------ Datos proporcionados
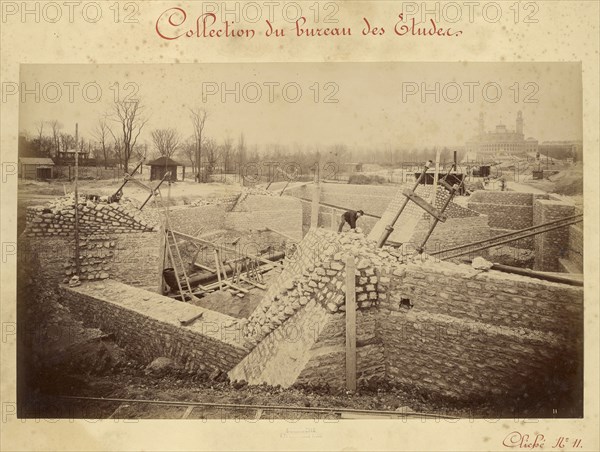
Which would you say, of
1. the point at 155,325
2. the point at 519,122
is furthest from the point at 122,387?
the point at 519,122

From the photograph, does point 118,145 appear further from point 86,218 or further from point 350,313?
point 350,313

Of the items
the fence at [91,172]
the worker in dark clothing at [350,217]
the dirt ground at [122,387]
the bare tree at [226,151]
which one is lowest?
the dirt ground at [122,387]

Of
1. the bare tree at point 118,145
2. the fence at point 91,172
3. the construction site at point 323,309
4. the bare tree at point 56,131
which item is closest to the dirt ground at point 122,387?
the construction site at point 323,309

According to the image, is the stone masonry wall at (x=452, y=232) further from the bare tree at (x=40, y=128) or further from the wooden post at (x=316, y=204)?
the bare tree at (x=40, y=128)

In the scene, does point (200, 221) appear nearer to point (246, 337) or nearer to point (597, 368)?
point (246, 337)

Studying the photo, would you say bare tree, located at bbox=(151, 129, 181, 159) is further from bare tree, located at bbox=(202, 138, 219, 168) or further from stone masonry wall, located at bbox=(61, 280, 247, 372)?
stone masonry wall, located at bbox=(61, 280, 247, 372)

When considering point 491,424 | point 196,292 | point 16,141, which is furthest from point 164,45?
point 491,424
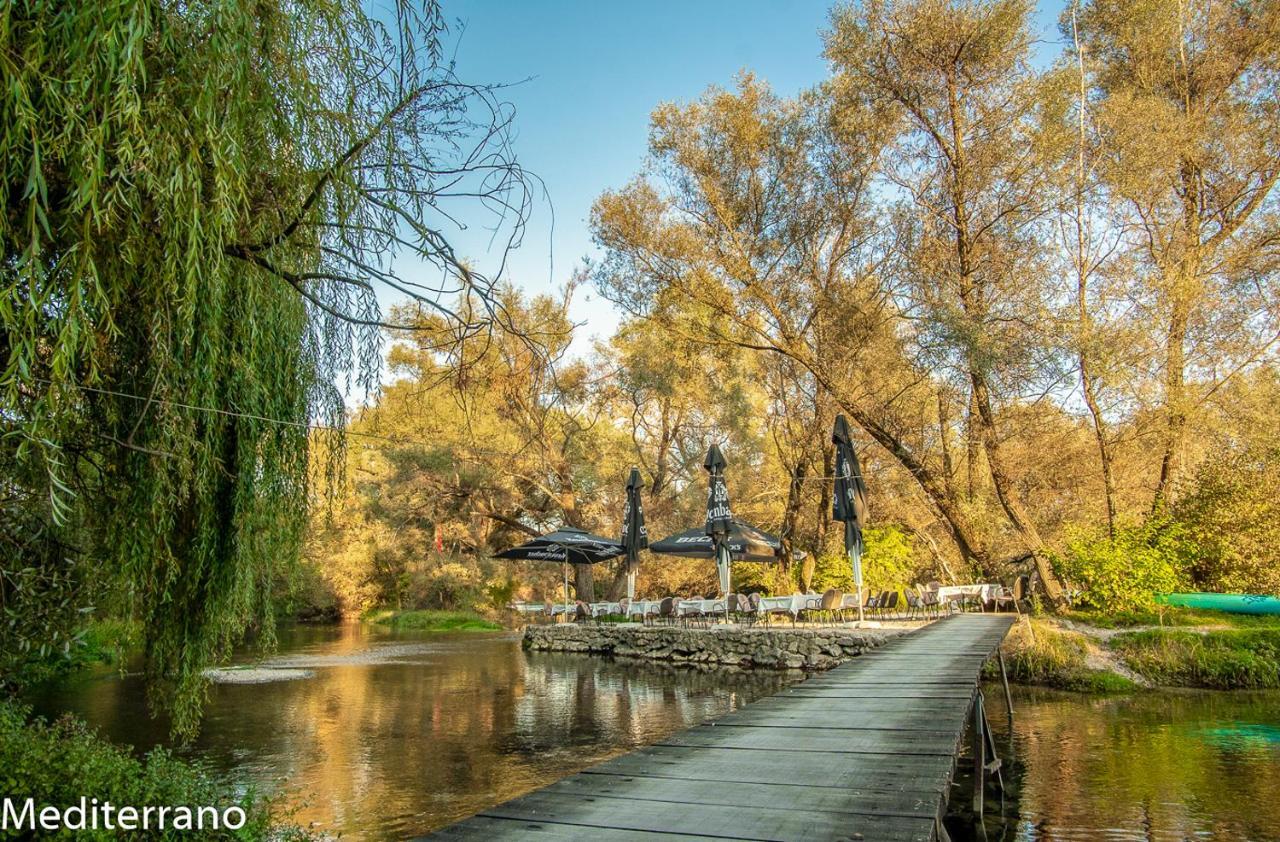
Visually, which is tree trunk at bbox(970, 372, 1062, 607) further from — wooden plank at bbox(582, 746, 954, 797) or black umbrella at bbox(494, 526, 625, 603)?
wooden plank at bbox(582, 746, 954, 797)

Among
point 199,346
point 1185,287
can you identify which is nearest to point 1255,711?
point 1185,287

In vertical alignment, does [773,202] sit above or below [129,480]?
above

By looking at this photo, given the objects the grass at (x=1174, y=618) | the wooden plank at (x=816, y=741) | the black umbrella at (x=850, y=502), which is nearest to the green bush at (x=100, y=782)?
the wooden plank at (x=816, y=741)

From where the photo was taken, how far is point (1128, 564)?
43.4 feet

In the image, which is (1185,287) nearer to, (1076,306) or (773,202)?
(1076,306)

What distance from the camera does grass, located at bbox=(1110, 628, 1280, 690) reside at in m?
11.2

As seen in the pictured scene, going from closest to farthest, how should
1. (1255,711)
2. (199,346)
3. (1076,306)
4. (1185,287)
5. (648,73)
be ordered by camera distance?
(199,346) → (1255,711) → (648,73) → (1185,287) → (1076,306)

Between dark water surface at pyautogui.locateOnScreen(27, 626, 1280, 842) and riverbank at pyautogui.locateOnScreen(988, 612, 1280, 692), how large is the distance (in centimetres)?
65

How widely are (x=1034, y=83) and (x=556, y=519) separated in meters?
20.2

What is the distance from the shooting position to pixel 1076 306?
15297mm

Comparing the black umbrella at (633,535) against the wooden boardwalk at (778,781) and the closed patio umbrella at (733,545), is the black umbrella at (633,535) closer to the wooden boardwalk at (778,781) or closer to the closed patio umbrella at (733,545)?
the closed patio umbrella at (733,545)

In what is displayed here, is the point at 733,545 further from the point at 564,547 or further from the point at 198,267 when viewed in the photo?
the point at 198,267

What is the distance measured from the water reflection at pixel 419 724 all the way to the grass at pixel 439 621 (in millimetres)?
11788

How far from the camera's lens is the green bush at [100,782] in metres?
3.44
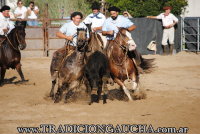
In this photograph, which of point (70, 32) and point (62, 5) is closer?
point (70, 32)

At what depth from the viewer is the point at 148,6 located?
82.4 ft

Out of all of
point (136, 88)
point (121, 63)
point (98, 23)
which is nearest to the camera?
point (121, 63)

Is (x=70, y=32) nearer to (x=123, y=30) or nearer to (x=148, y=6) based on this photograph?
(x=123, y=30)

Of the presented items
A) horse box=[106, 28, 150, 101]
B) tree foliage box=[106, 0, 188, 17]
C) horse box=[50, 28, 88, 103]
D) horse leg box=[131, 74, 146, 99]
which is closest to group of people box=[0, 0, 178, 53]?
horse box=[106, 28, 150, 101]

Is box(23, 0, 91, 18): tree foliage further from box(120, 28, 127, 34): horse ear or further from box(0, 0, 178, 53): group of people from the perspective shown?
box(120, 28, 127, 34): horse ear

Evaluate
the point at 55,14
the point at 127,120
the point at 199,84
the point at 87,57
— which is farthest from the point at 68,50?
the point at 55,14

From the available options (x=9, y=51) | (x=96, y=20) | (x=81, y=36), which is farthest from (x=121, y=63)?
(x=9, y=51)

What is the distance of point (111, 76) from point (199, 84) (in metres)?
3.19

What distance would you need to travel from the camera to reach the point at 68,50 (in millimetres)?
9789

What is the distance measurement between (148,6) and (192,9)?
3.76 metres

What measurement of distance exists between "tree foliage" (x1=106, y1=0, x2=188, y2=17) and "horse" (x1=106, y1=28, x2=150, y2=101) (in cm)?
1568

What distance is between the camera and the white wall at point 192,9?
27.4 metres

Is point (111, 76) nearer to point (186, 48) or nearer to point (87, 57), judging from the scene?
point (87, 57)

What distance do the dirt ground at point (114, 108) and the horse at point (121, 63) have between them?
46 centimetres
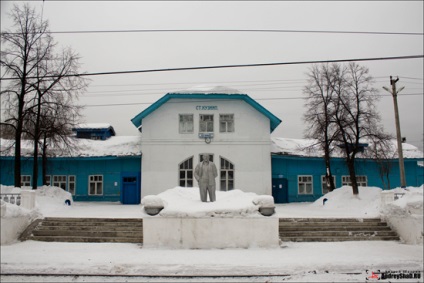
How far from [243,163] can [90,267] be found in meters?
14.9

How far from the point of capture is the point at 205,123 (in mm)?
22828

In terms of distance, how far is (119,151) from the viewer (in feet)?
80.2

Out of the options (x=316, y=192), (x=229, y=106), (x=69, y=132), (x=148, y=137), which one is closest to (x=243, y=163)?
(x=229, y=106)

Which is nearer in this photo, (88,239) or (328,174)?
(88,239)

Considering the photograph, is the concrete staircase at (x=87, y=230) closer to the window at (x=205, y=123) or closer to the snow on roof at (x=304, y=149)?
the window at (x=205, y=123)

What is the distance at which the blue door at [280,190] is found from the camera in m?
25.9

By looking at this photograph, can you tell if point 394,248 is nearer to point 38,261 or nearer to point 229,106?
point 38,261

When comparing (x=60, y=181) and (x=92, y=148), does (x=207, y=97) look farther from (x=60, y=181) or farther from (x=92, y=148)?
(x=60, y=181)

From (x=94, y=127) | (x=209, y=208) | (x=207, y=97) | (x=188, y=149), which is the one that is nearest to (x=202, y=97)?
(x=207, y=97)

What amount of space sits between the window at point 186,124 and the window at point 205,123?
0.63m

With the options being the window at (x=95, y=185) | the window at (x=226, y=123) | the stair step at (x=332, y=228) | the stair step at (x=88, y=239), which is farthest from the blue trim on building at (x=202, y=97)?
the stair step at (x=88, y=239)

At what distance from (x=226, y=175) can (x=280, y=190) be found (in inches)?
227

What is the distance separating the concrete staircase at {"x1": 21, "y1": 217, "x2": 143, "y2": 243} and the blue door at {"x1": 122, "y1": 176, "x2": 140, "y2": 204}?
29.3 ft

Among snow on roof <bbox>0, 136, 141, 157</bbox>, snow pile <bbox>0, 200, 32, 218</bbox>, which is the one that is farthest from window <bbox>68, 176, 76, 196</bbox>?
snow pile <bbox>0, 200, 32, 218</bbox>
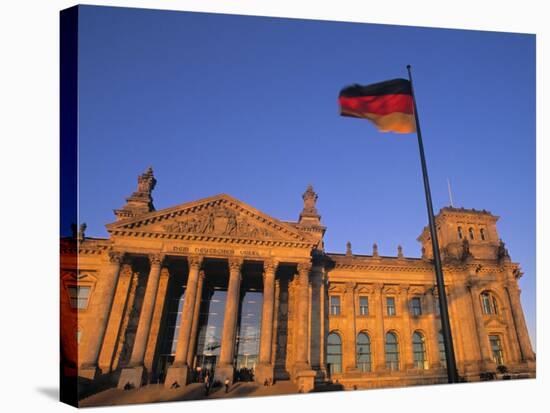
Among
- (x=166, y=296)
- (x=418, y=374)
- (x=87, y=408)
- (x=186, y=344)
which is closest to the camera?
(x=87, y=408)

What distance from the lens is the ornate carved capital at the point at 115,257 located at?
3042cm

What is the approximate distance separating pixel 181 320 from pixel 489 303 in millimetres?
27235

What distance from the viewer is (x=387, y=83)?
17.6 meters

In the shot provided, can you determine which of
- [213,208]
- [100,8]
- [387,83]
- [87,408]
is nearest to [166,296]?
[213,208]

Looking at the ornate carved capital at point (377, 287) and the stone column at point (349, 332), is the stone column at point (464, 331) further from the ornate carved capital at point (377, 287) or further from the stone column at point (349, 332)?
the stone column at point (349, 332)

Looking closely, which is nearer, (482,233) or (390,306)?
(390,306)

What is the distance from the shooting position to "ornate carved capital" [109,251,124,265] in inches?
1198

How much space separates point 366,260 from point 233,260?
44.0ft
------------
Enunciado del ejercicio:
Organiza como CSV de dos columnas, «texto» y «respuesta», la parte del listado que va de la línea que contiene "What is the distance of" a la que contiene "46 centimetres", ambas incluidas. Cada texto y su respuesta ocupan una fila, en campos entre comillas y con los saltos de línea sustituidos por espacios.

Resultado completo:
texto,respuesta
"What is the distance of point (111, 76) from point (199, 84) (in metres)?","3.19"
"What distance would you need to travel from the camera to reach the point at 68,50 (in millimetres)?","9789"
"What is the distance measurement between (148,6) and (192,9)?","3.76 metres"
"What measurement of distance exists between ""tree foliage"" (x1=106, y1=0, x2=188, y2=17) and ""horse"" (x1=106, y1=28, x2=150, y2=101) (in cm)?","1568"
"What distance is between the camera and the white wall at point 192,9?","27.4 metres"
"Is point (111, 76) nearer to point (186, 48) or nearer to point (87, 57), judging from the scene?","point (87, 57)"
"What distance do the dirt ground at point (114, 108) and the horse at point (121, 63) have between them?","46 centimetres"